Abs exercise is old? 🙅‍♀️ How to make a "natural corset" that dents the lower abdomen

"Even though I have abs, only my lower abdomen doesn't dent..."

It may be a different place to train 💦

What I paid attention to as an orthopedic nurse was not the muscles on the surface, but the transverse abdomen muscles in the back!

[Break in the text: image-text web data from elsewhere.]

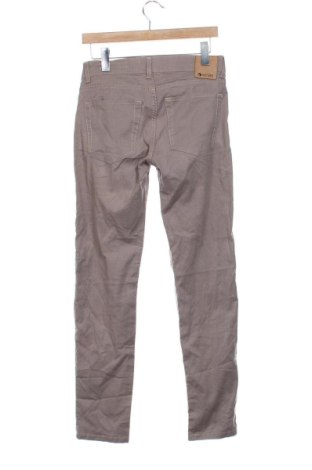 Pánske nohavice  Unbranded, Veľkosť S, Farba Viacfarebná, Cena  23,95 €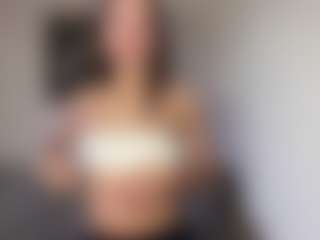 Live cam show with lilo - Sexy on Camsoda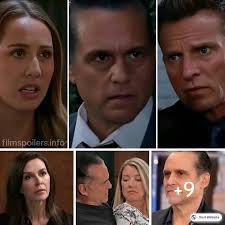 Should General Hospital continue with more seasons?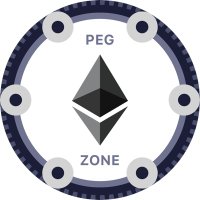 Peggy (@etherpeg) 's Twitter Profile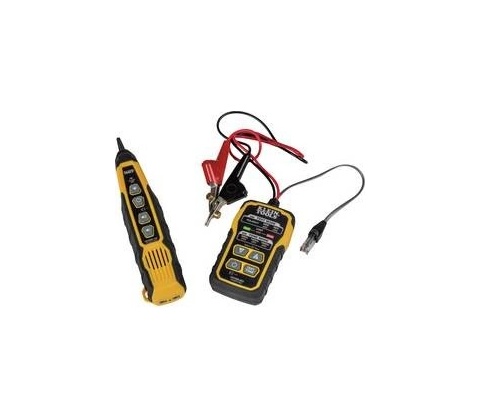 Klein Tools PRO-Kit VDV500820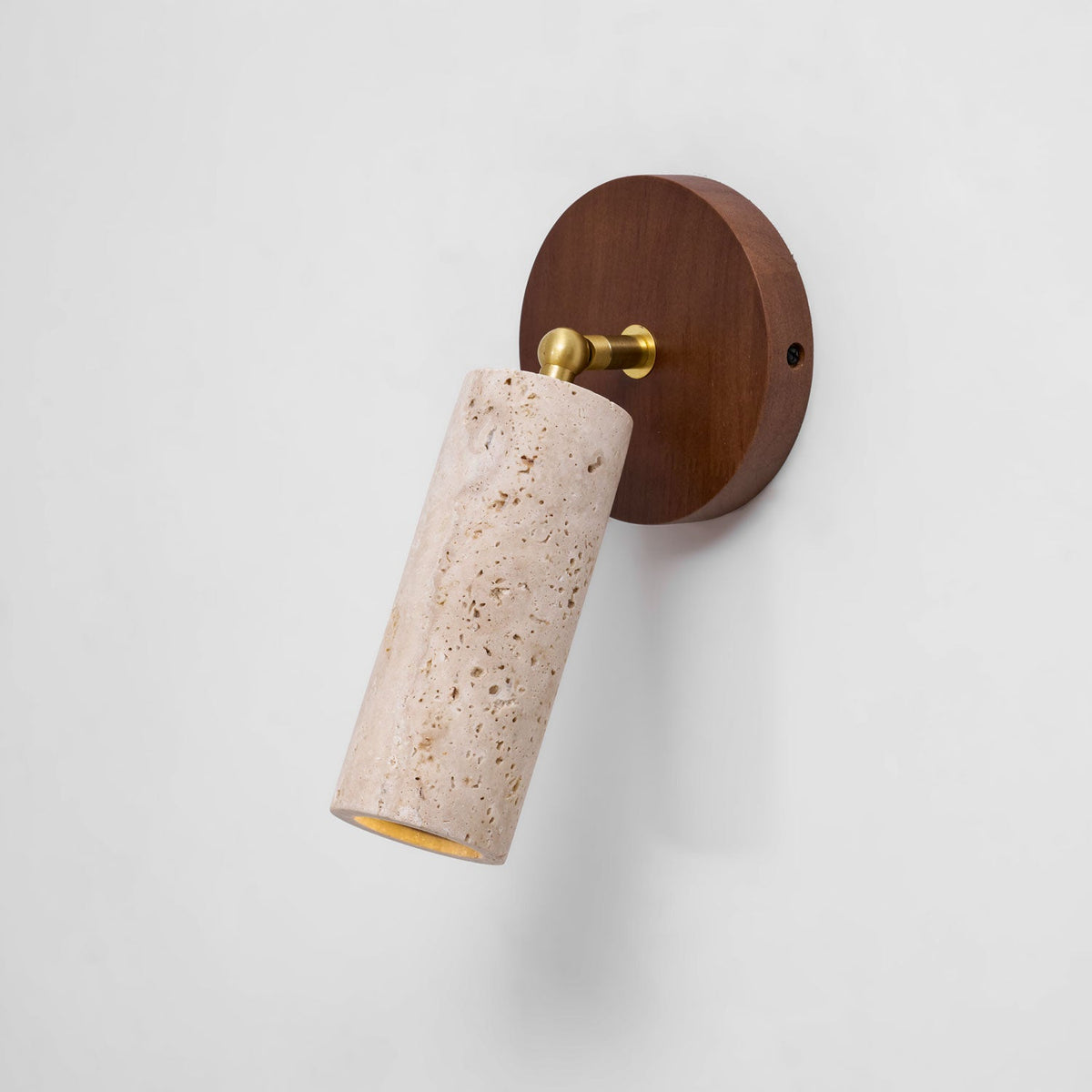 Solis Stone Spotlight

Here, it acts as a "natural corset" that tightens the stomach tightly ✨

🔥 why does this move work?

By moving your body back and forth in an unstable state with your elbows on, the inner muscle is activated without permission as the trunk "Keep your posture!" 💡

Minute there is movement than ordinary plank, fat burning effect also UP!

✅ how to do it

① Crawl on all fours with your elbows (arms can be crossed)

② Keep your stomach thin, slide your body back and forth!

③ When pulling back, be careful because the strength of the stomach is easy ⚠️

Just by doing this for one minute a day, the position of the internal organs is adjusted and the stomach 🥺

If you want to make a natural corset, let me know 🔥 in the comments!

Lower belly thin My stomach is gone. # inner _ muscle

2025/12/20 Edited to

... Read more多くの人が腹筋運動だけで下腹部の脂肪や浮き輪肉の撃退を目指しますが、実はその方法では奥にある腹横筋を効果的に鍛えることは難しい場合があります。腹横筋は「天然コルセット」と呼ばれ、内臓の位置を正しく保ち、お腹周りを引き締める役割を果たしています。日常生活での姿勢保持にも関与しており、鍛えることで下腹のぽっこりを改善することが期待できます。 このトレーニングのポイントは、肘をついて四つん這いになり体を前後にスライドさせる動きです。これは不安定な体勢で体幹を使うため、自然とインナーマッスルが働きやすくなります。普通のプランクに比べ動きがあるため、より多くの筋肉が連動し脂肪燃焼効果も高まるのが特徴です。また、肘をつくことで負荷のかかり方が変わり、腹横筋を重点的に鍛えることが可能です。 実践する際の注意点としては、体を後ろに引くとお腹の力が抜けやすいため、呼吸を止めずにお腹を薄く引き締めた状態をキープしながら行うことが重要です。わずか1日1分の継続で内臓の位置が整い、ぽっこりお腹の改善につながります。 さらに、ママナースの実体験からも、「下腹・浮き輪肉を同時に撃退」する効果が期待されており、特に産後の体型戻しにも適しています。インスタグラムやSNSで人気の『腹横筋トレーニング』を取り入れることで、自然な姿勢改善と美しいボディライン形成が目指せるでしょう。 この天然コルセット作りはシンプルな動きながら体幹全体を使うため、筋力不足や運動習慣がない方でも継続しやすい点が魅力です。お腹の表面だけに意識が向きがちな腹筋運動から一歩進んで、奥深いインナーマッスルを意識してトレーニングを取り入れることで、理想のスリムな下腹を手に入れましょう。